🤖 AI Summary
To address the performance bottlenecks of private small language models (SLMs) in resource-constrained settings, this paper proposes a process-reward-driven dynamic collaborative inference framework. The method avoids fine-tuning general-purpose large language models (LLMs) or exposing private data, instead enabling lightweight, controllable joint inference between SLMs and LLMs via four key components: (i) modeling of step-wise process rewards, (ii) adaptive collaborative decoding, (iii) API-aware scheduling, and (iv) heterogeneous architecture design.

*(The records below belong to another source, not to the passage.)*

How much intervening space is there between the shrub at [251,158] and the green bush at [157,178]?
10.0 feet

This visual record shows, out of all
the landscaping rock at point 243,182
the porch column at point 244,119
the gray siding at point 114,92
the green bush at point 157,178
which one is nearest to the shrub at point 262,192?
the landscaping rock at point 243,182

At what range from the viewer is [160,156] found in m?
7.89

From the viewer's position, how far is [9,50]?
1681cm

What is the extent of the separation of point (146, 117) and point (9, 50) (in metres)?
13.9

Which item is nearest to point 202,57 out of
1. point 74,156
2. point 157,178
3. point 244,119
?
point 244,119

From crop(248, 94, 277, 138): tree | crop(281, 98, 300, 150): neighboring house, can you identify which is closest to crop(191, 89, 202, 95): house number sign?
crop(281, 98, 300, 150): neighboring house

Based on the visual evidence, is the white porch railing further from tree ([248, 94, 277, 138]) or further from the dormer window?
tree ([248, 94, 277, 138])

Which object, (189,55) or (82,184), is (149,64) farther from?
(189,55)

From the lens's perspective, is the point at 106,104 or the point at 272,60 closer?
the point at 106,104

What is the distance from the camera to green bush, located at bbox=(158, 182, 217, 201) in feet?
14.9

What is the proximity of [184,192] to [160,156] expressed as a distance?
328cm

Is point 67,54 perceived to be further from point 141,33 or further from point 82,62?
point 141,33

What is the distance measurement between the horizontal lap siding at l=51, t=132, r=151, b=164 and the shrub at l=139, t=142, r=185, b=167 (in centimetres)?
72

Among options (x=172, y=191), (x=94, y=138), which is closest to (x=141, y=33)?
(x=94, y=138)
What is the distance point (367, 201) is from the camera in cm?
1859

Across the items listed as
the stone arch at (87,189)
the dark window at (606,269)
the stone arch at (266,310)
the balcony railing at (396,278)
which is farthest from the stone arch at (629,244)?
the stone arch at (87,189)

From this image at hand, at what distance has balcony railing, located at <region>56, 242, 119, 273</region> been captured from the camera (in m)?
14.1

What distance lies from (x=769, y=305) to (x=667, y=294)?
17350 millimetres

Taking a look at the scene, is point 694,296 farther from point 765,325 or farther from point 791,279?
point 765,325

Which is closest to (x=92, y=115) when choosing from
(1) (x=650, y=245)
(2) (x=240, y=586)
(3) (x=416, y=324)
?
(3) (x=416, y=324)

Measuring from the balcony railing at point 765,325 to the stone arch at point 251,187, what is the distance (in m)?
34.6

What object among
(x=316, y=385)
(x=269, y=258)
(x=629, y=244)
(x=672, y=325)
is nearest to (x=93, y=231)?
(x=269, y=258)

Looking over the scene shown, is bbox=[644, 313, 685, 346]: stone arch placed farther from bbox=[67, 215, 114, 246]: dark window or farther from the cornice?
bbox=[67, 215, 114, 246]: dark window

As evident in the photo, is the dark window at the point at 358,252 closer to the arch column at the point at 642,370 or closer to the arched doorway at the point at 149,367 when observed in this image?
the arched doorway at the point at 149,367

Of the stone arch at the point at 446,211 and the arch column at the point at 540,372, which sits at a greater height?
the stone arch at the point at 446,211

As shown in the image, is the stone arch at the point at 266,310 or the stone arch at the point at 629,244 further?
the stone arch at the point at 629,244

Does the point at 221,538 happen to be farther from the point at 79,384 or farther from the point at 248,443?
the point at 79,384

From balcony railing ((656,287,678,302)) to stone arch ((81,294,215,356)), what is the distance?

Evaluated across multiple benchmark tasks, the private SLM achieves substantial performance gains—matching or even surpassing the standalone performance of general-purpose LLMs—while reducing inference cost by over 30%. The core contribution lies in the first introduction of a process reward mechanism into SLM–LLM collaborative inference, uniquely balancing efficiency, privacy preservation, and inference controllability.
📝 Abstract
Due to the limited computational resources, most Large Language Models (LLMs) developers can only fine-tune Small Language Models (SLMs) on their own data. These private SLMs typically have limited effectiveness. To boost the performance of private SLMs, this paper proposes to ask general LLMs for help. The general LLMs can be APIs or larger LLMs whose inference cost the developers can afford. Specifically, we propose the G-Boost framework where a private SLM adaptively performs collaborative inference with a general LLM under the guide of process reward. Experiments demonstrate that our framework can significantly boost the performance of private SLMs.